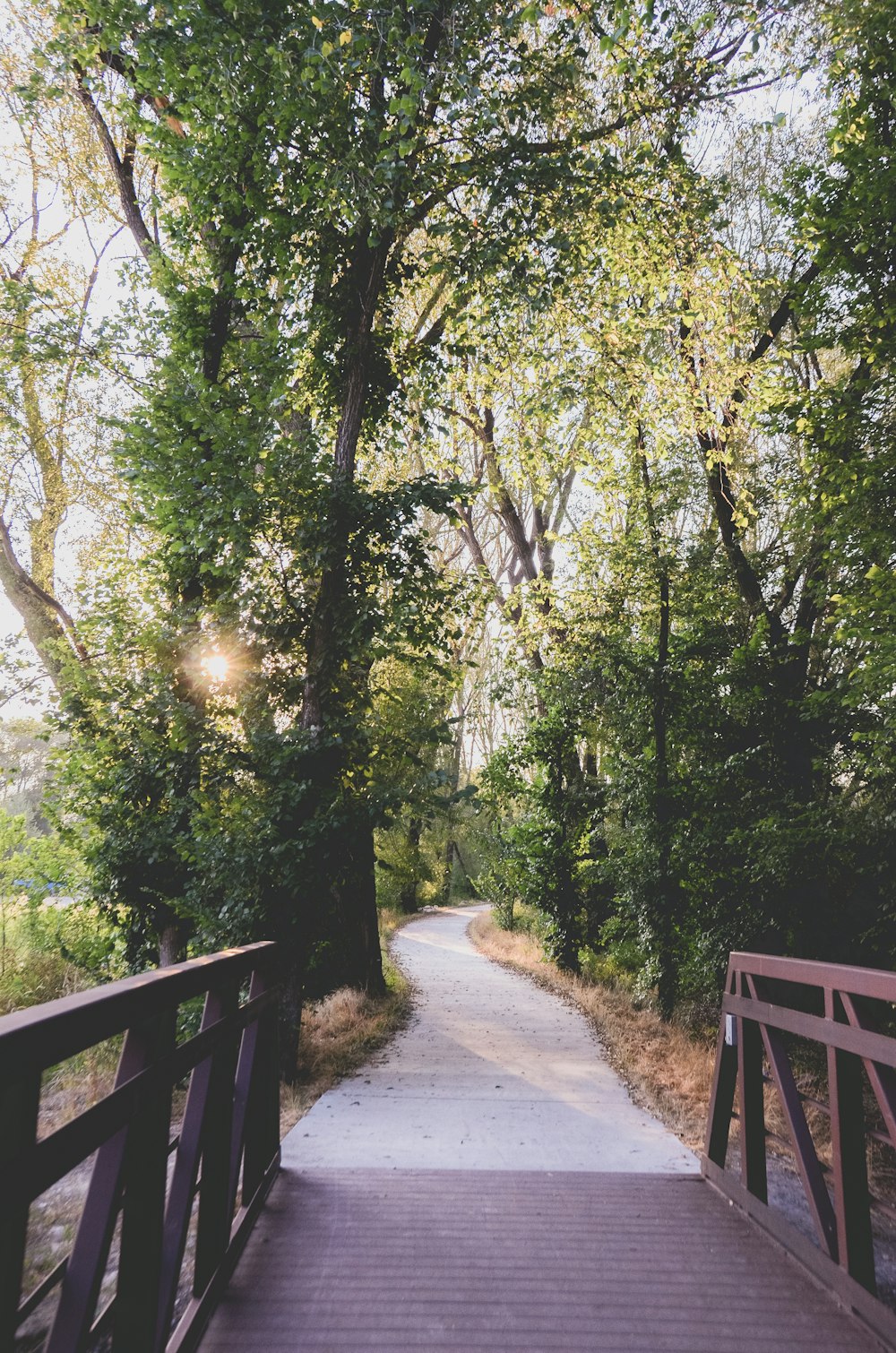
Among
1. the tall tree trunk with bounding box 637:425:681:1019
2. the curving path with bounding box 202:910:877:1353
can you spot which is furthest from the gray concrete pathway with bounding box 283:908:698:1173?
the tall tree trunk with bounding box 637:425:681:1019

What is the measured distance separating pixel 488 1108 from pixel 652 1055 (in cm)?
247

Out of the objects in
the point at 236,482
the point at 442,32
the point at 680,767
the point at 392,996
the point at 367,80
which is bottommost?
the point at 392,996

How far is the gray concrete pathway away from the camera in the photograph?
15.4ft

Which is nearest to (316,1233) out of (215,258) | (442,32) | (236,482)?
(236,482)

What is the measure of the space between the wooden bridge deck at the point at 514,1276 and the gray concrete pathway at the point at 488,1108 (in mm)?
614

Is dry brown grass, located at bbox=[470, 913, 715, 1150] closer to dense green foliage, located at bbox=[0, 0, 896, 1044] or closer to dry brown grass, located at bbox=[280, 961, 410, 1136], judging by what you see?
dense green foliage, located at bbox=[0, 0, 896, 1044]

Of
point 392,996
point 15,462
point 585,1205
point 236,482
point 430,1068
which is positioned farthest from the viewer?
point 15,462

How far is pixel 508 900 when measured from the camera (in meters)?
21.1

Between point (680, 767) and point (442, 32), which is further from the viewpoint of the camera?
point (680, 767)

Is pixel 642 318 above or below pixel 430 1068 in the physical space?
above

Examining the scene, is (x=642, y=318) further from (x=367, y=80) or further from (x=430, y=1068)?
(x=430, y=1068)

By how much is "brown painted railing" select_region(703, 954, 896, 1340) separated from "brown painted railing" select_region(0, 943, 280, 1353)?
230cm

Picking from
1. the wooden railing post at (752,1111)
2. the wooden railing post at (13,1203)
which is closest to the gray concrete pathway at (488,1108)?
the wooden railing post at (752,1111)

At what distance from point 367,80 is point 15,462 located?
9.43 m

■ **REQUIRED TASK**
Copy every one of the records above word for word, leaving out the pictures.

■ **EXERCISE RESPONSE**
Among
1. the tall tree trunk with bounding box 637:425:681:1019
2. the curving path with bounding box 202:910:877:1353
can you spot which is furthest from the gray concrete pathway with bounding box 283:908:698:1173?
the tall tree trunk with bounding box 637:425:681:1019

What is the measured distance separating pixel 488 1108 from pixel 652 1055 (in cm)?
247

Out of the objects in
the point at 236,482
the point at 442,32
the point at 680,767
the point at 392,996
the point at 367,80
which is bottommost?
the point at 392,996

How far is the gray concrete pathway away from the camera in the photograph?
15.4ft

Which is nearest to (316,1233) out of (215,258) | (442,32) | (236,482)?
(236,482)

What is the measure of the space between the wooden bridge deck at the point at 514,1276 and the gray concrete pathway at the point at 488,1108 (in mm)?
614

Is dry brown grass, located at bbox=[470, 913, 715, 1150] closer to dense green foliage, located at bbox=[0, 0, 896, 1044] or closer to dry brown grass, located at bbox=[280, 961, 410, 1136], judging by what you see?
dense green foliage, located at bbox=[0, 0, 896, 1044]

Of
point 392,996
point 15,462
point 585,1205
point 236,482
point 430,1068
which is positioned farthest from the viewer?
point 15,462

How far is pixel 508 900 when measured from the camera (in meters)?
21.1

Between point (680, 767) and point (442, 32), which is further from the viewpoint of the camera?
point (680, 767)

Is pixel 642 318 above or below pixel 430 1068 in the physical space?
above

Examining the scene, is (x=642, y=318) further from (x=367, y=80) or further from (x=430, y=1068)?
(x=430, y=1068)

By how much is "brown painted railing" select_region(703, 954, 896, 1340) separated from "brown painted railing" select_region(0, 943, 280, 1353)?
230cm

Picking from
1. the wooden railing post at (752,1111)
2. the wooden railing post at (13,1203)
which is closest to the gray concrete pathway at (488,1108)?
the wooden railing post at (752,1111)

At what distance from point 367,80 is point 15,462 located?
9.43 m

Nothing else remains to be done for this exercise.